Etre favorable à la discrimination d'enfants de douze ans dans les écoles de football, cela dépasse tout entendement et dénote que la France d'aujourd'hui commence à s'enfoncer vraiment dans la gadoue xénophobe en s'attaquant à un domaine épargné jusqu'à cette exécrable réunion. Les valeurs humanistes prônées par le sport commencent à être entachées par des apprentis-sorciers aux perspectives futuristes discriminatoires et cupides. Trente pour cent c'est le quota envisagé pour les B.B ( black et beurs ) ou plutôt les français d'origine étrangère, les étrangers d'origine française !?(Guadeloupe, Guyane?), les trop visibles, les sans-souche, les sans origine fixe !! ... On pourra désormais s'imaginer dés à présent la future équipe de France concoctée par ces experts, exorcistes voyants du ballon rond.

Une équipe de joueurs de type armoire à glace dénués de toute technicité ayant la qualité d'être blanc comme le veut Mr Blanc saupoudré d'un black occupant de préférence le poste de gardien de but, un portier quoi, et puis un goal ça a l'avantage de ne pas bouger trop dans un terrain pour ne pas troubler la sérénité du blanc de l'œil de Mr Blanc. Il nous reste à placer encore deux colorés puisque 30 pour cent dans une équipe de onze joueurs, c'est trois et des miettes de gouache. Un basané nord africain de retour du bled virant au blanc de temps en temps ferait l'affaire dans le poste d'ailier ou d'arrière, au mieux à gauche ou à droite du terrain car la périphérie depuis la nuit des temps c'est son espace d'expression. Le dernier capé serait remplaçant, black ou beur le sélectionneur en décidera à «égalité de chance» avec la consigne de remplacer spécialement le banlieusard d'ailier ou d'arrière. Cette équipe sera enfin prête pour remporter les prochaines échéances de coupes du monde de l'art esthétique du plâtre ou du plastique.

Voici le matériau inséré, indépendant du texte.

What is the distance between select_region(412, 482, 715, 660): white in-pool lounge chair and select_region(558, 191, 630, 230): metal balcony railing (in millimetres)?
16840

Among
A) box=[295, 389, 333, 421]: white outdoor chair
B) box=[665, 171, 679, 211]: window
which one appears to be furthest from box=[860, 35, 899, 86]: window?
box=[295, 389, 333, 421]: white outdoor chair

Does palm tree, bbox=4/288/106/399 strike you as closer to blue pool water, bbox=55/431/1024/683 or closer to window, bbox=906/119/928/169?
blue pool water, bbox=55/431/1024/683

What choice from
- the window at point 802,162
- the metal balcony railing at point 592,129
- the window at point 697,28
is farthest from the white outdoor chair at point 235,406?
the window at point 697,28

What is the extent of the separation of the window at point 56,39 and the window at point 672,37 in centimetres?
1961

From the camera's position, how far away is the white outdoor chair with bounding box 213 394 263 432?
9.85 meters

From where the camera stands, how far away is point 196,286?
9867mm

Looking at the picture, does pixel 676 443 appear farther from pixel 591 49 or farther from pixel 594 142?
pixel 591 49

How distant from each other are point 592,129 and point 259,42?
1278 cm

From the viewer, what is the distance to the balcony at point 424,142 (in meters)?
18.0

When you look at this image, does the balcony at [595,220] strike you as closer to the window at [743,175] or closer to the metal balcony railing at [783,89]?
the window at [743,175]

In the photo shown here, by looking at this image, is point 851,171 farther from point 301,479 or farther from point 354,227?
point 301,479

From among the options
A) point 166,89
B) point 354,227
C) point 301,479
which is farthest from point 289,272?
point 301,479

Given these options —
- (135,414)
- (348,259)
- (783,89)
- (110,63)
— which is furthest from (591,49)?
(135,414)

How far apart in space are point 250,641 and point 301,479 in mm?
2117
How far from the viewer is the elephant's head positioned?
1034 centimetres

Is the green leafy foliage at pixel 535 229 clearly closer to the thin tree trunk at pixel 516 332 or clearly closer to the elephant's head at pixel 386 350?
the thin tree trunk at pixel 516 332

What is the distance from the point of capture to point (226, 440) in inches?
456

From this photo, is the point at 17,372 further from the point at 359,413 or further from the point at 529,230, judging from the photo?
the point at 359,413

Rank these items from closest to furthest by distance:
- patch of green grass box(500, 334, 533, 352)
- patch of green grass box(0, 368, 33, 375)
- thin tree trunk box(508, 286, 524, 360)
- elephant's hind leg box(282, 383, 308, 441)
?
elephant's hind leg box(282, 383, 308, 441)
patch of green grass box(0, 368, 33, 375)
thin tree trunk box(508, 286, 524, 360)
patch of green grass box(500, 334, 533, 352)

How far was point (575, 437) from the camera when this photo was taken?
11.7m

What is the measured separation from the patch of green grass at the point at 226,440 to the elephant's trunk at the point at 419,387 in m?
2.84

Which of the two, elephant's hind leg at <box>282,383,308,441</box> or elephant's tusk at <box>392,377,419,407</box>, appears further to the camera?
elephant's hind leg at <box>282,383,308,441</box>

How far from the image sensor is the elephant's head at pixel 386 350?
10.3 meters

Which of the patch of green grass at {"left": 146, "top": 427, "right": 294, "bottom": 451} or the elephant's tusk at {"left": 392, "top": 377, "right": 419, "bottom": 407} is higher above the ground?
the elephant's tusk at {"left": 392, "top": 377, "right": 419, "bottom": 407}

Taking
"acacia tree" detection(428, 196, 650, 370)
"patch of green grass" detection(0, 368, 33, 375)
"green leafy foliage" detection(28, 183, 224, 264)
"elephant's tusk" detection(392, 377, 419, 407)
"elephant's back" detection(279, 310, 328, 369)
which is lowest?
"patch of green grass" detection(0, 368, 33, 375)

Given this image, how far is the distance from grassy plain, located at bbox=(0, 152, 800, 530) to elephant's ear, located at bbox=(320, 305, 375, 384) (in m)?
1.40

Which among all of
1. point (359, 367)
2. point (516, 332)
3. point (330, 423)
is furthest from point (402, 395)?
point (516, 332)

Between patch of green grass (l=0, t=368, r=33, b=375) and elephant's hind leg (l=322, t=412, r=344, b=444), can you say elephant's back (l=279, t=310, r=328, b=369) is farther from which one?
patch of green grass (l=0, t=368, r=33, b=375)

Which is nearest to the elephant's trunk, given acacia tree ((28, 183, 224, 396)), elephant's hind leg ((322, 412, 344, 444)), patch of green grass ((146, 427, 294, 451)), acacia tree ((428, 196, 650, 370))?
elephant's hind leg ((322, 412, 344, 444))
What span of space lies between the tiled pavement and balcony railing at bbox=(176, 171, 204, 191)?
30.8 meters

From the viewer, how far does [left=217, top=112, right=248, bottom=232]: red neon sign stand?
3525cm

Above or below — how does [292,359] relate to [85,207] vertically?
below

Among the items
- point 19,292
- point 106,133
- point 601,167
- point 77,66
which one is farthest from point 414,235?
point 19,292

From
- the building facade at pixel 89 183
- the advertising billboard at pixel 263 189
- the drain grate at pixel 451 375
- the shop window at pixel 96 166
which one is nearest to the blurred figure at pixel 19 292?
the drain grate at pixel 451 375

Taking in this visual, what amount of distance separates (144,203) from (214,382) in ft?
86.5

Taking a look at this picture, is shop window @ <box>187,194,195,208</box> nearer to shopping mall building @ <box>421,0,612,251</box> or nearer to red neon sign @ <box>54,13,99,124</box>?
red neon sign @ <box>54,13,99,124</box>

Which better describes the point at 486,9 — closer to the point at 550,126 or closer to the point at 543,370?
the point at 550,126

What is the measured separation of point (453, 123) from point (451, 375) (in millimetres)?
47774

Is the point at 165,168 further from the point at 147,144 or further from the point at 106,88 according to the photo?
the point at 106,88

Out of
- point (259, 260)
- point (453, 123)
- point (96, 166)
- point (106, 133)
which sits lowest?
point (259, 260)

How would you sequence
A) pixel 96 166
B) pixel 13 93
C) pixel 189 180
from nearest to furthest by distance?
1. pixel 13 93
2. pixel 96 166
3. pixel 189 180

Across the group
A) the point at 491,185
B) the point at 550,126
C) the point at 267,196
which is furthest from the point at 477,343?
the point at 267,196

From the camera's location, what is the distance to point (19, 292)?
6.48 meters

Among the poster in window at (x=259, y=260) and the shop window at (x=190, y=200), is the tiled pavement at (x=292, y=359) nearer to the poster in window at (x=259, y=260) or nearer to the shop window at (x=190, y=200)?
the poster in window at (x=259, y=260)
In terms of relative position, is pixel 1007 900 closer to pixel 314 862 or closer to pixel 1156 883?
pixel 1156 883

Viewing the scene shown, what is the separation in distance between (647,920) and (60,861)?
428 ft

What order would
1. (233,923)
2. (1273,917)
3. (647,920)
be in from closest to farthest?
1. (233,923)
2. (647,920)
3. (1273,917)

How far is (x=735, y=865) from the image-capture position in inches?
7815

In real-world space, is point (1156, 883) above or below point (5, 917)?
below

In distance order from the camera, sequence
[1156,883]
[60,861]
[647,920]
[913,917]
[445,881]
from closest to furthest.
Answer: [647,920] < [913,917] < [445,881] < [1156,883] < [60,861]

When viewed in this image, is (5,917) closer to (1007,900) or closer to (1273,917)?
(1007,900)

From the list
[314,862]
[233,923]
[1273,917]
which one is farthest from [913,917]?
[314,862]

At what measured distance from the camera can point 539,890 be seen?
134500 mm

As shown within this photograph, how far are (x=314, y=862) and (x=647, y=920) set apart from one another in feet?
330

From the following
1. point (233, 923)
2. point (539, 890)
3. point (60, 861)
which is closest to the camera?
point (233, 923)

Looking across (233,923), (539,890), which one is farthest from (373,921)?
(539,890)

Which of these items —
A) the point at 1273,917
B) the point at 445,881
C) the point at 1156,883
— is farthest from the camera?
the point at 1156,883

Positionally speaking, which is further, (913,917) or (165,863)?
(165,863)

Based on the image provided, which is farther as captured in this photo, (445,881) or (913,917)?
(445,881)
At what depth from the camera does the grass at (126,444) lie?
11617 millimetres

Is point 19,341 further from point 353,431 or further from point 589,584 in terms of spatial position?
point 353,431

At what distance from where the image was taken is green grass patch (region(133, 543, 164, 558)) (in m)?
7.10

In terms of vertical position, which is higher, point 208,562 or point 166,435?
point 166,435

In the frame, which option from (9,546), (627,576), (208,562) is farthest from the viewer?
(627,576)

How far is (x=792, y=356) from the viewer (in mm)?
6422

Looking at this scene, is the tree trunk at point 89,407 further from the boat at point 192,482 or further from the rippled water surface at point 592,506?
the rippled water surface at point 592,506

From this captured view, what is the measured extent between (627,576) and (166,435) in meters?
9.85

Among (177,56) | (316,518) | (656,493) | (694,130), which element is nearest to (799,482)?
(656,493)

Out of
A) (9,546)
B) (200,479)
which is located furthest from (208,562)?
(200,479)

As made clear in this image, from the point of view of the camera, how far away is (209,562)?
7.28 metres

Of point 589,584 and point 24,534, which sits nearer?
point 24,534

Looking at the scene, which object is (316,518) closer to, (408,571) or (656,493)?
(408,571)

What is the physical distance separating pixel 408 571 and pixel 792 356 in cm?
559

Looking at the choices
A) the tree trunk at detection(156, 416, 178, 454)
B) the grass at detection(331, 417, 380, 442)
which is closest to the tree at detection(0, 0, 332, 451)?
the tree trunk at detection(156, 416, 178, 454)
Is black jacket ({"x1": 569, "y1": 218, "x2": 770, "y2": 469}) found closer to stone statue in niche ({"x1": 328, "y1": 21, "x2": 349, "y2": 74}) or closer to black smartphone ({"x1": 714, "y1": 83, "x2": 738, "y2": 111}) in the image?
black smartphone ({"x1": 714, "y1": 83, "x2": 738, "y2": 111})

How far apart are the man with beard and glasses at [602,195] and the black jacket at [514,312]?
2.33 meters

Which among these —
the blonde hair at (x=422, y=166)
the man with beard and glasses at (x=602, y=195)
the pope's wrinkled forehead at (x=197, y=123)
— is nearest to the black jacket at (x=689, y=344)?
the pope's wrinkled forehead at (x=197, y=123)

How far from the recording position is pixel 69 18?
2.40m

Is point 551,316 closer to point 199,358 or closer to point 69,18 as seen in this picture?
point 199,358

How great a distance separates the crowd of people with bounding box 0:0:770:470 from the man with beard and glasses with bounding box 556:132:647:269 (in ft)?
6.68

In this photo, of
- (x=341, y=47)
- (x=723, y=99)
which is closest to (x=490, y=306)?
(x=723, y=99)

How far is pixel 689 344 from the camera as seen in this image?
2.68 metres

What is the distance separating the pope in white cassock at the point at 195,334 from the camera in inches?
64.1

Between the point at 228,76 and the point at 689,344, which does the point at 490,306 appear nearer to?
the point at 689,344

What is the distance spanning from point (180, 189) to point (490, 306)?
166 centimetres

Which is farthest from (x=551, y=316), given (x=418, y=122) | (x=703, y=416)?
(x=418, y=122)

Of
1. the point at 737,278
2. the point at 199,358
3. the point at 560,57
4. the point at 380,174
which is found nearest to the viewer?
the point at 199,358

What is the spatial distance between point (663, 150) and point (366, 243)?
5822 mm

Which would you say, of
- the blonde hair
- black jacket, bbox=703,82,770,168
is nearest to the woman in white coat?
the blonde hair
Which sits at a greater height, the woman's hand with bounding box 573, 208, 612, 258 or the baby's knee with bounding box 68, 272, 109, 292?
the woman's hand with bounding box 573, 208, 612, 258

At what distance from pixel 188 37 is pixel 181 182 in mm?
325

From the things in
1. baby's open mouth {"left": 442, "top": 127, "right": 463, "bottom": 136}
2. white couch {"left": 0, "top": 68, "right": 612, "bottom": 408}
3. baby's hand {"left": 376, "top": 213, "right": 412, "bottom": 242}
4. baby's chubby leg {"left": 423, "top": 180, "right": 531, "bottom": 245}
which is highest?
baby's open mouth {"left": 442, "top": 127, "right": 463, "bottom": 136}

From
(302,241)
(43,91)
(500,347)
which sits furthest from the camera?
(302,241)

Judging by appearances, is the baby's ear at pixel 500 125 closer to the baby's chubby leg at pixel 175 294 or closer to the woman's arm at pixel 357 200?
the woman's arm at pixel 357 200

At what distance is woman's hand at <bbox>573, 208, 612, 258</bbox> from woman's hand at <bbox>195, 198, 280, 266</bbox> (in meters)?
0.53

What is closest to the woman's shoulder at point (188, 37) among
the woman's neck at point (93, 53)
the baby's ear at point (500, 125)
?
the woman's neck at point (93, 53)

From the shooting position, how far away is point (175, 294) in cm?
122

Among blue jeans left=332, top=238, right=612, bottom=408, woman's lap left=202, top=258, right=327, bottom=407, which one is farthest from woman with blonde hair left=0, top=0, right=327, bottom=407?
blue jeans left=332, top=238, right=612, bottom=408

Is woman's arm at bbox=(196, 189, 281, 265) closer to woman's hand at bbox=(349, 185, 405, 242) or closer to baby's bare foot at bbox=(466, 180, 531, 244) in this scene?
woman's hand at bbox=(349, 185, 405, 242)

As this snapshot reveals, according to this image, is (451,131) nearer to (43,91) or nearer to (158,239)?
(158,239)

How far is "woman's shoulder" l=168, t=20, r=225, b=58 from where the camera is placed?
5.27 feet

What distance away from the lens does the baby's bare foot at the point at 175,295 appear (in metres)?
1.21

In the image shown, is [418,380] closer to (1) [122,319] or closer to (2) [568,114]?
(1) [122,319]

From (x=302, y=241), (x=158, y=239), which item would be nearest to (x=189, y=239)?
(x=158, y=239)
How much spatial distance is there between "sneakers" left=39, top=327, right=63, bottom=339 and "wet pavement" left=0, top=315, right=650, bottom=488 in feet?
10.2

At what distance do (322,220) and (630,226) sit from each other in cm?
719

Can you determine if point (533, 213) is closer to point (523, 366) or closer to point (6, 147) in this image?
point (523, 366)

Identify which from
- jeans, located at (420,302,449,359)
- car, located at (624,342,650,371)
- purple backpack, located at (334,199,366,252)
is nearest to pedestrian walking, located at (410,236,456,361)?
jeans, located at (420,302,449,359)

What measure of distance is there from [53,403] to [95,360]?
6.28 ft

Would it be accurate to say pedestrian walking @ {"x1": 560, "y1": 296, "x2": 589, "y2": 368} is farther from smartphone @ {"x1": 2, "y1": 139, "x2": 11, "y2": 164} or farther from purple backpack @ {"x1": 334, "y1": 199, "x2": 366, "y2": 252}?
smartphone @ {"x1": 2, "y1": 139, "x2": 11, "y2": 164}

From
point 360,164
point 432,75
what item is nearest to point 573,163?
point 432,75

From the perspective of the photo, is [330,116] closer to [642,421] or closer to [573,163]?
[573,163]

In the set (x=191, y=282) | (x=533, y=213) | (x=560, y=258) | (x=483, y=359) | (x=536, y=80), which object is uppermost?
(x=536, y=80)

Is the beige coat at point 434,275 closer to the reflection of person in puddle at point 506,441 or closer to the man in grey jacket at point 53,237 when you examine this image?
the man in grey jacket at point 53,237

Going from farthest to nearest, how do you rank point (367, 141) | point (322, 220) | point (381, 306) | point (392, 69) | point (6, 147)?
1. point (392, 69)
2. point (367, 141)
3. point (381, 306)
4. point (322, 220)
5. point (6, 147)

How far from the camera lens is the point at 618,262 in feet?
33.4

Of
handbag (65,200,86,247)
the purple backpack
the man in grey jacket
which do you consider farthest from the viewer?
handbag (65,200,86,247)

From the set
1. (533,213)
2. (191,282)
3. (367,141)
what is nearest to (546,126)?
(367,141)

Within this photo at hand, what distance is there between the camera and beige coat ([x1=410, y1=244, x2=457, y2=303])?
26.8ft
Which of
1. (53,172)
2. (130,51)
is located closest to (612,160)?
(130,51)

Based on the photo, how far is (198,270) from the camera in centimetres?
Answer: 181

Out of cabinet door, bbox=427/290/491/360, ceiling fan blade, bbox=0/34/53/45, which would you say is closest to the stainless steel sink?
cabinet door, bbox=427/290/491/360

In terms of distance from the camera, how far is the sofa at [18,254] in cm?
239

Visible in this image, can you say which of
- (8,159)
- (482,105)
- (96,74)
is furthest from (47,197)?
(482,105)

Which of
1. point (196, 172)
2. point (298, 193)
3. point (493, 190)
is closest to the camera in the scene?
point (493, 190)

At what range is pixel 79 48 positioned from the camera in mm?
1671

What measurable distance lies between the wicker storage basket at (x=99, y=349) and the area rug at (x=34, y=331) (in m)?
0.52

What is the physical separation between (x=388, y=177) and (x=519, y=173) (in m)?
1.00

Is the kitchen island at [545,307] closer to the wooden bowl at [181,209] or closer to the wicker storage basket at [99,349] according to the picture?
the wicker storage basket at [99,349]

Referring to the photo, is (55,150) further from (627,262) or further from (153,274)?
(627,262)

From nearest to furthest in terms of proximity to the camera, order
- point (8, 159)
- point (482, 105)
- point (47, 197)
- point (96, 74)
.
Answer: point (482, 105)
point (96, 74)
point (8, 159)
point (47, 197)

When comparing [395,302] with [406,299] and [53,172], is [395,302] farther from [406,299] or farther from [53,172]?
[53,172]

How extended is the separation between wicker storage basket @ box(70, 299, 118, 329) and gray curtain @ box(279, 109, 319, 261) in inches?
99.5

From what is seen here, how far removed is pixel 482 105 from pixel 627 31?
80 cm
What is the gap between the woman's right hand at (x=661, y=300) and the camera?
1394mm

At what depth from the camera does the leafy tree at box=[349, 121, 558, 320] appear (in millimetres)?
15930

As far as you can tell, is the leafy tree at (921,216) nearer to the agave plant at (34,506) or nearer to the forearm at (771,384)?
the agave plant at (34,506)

Les doués en foot ne s'inventeront  jamais. Les Zidane, Benzema, Anelka, Vieira et autres ne courent pas les rues. Ce sont des talents à l'état pur, école ou pas la maestria avec un ballon ne se conçoit pas, elle vit dans ces artistes de la balle comme une seconde nature. Ce ne sera jamais une prévision météo, c'est une assurance garantie estampillée à vie. Le clonage, c'est pour les brebis et : les critères, quota ou tutti quanti en foot ne donneront jamais de résultats préétablis. Le sport et le football en particulier ont toujours été un jeu qui illumine les cœurs et les illusions des nantis et des moins nantis. Il a permis à certains de fuir la misère et la discrimination grâce à leur talent. On ne construit pas un futur footballistique florissant avec des quotas. Cette politique n'a jamais fait avancer les choses d'un iota. Inefficace et stigmatisante, au contraire elle susciterait plus de repliement, plus de méfiance. «La prise en compte systématique des traits distinctifs contribue à cloîtrer les gens dans leur appartenance, et à les enfermer dans leurs «tribus» respectifs.» cette spécificité à ne considérer l'Autre qu'à travers sa couleur et non à travers son talent est une vision distordue et infirme. Le coq français risque d'y laisser des plumes et s'abreuvera en signe de désarroi, des écumes de la nostalgie des artistes de couleur bannis pernicieusement par ces stratèges de la honte

Le football reste et restera un engouement populaire sans limites, ni une répartition communautaire au rabais. On va au stade pour apprécier un jeu. Vivre une aventure purement humaine dénuée de non-dits. Ce sport populaire draine toutes les foules qu'importe la couleur, on vit au rythme de la trajectoire du ballon et de l'art des vingt deux acteurs qu'importe leur couleur. Il en a été toujours ainsi et que le meilleur gagne. Ni la mise au placard de Blackard le directeur technique, ni les excuses tardives de L.Blanc ne nous gâcheront le plaisir de continuer à aimer ce jeu devenu mythique, ni à nous faire oublier qu'il fut un certain juillet au stade de France une diversité multicolore black-blanc-beur conduite par un banlieusard talentueux nommé Zizou, remporter ensemble toute en liberté, en égalité et fraternité le trophée le plus prestigieux de notre colorée planète.